─── Provided records
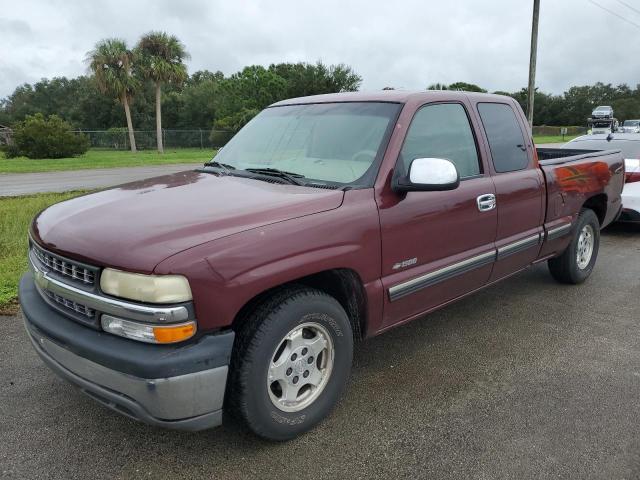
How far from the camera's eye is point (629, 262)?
6.22m

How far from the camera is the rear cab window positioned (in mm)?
3986

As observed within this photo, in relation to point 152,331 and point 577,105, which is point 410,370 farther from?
point 577,105

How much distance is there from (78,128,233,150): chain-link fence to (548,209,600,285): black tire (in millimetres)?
38994

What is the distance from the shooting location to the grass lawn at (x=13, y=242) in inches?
186

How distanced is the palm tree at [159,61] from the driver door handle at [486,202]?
39.7 meters

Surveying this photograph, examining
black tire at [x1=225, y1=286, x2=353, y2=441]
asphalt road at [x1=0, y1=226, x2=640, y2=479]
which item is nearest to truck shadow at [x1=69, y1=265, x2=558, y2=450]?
asphalt road at [x1=0, y1=226, x2=640, y2=479]

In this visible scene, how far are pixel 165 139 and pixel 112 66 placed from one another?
7.04 meters

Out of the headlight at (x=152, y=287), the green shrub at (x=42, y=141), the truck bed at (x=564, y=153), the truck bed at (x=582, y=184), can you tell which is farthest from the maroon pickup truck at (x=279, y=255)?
the green shrub at (x=42, y=141)

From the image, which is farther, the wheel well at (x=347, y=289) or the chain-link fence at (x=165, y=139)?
the chain-link fence at (x=165, y=139)

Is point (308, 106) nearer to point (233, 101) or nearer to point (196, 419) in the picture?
point (196, 419)

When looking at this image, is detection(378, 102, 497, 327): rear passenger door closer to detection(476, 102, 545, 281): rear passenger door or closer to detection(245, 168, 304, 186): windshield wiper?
detection(476, 102, 545, 281): rear passenger door

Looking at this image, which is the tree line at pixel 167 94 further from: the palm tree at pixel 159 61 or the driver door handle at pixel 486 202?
the driver door handle at pixel 486 202

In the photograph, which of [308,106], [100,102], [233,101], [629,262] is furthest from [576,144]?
[100,102]

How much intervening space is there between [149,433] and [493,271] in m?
2.58
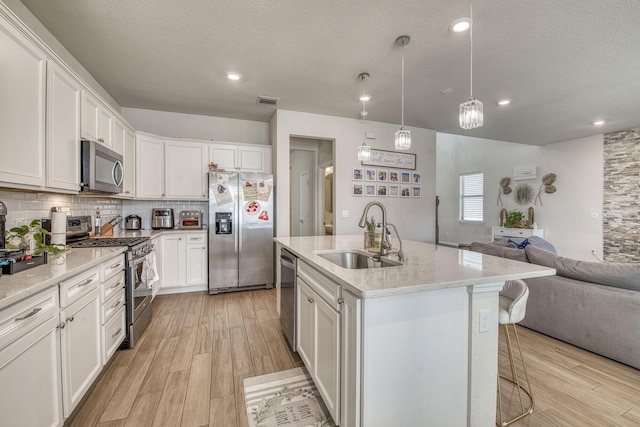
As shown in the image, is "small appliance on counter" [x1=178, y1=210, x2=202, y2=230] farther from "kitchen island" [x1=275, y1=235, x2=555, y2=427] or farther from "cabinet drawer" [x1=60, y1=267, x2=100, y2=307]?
"kitchen island" [x1=275, y1=235, x2=555, y2=427]

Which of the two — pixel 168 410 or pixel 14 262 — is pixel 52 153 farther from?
pixel 168 410

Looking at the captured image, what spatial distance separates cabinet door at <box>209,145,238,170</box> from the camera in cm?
405

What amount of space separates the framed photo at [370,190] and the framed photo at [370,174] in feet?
0.39

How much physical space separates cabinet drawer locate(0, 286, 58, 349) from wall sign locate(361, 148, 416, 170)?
3994 mm

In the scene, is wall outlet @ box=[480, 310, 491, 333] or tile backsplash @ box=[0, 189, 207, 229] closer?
wall outlet @ box=[480, 310, 491, 333]

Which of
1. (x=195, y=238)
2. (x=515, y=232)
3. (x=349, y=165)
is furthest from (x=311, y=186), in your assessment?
(x=515, y=232)

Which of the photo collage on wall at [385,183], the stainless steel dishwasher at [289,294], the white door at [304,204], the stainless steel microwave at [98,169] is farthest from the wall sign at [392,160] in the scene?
the stainless steel microwave at [98,169]

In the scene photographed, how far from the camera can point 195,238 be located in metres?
3.82

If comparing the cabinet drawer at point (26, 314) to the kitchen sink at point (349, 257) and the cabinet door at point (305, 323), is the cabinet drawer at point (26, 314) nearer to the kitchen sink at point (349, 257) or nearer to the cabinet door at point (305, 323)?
the cabinet door at point (305, 323)

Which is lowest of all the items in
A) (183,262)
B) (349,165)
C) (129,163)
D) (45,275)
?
(183,262)

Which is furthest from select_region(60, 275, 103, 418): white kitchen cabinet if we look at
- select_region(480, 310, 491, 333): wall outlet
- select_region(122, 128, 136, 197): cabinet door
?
select_region(480, 310, 491, 333): wall outlet

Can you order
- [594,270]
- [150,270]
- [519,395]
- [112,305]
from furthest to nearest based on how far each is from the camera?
[150,270] < [594,270] < [112,305] < [519,395]

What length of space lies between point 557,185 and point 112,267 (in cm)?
809

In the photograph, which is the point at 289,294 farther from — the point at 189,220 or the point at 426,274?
the point at 189,220
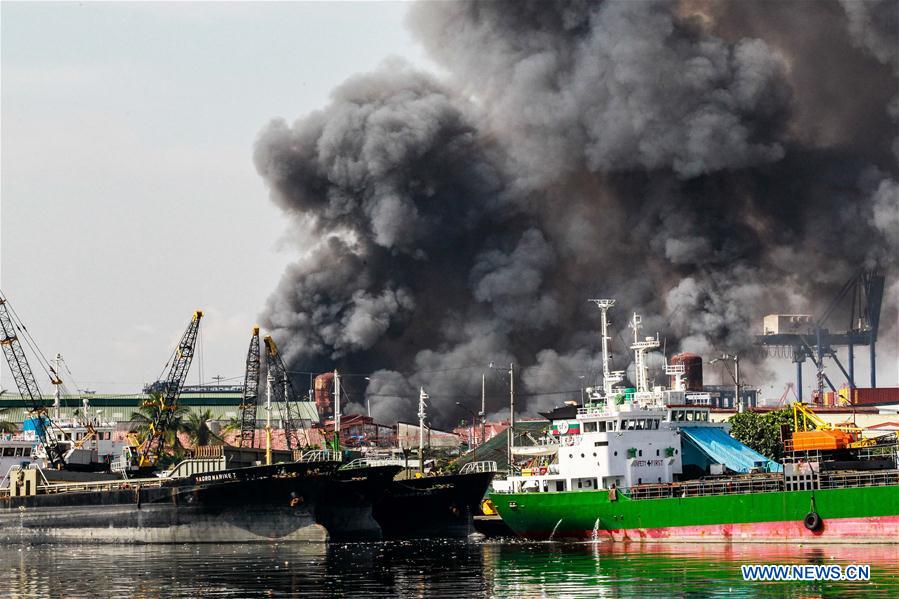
──────
• What you need to do
How many lines in the records above contain the word "driver"? Reply with the number only.

• Solution for this exercise
3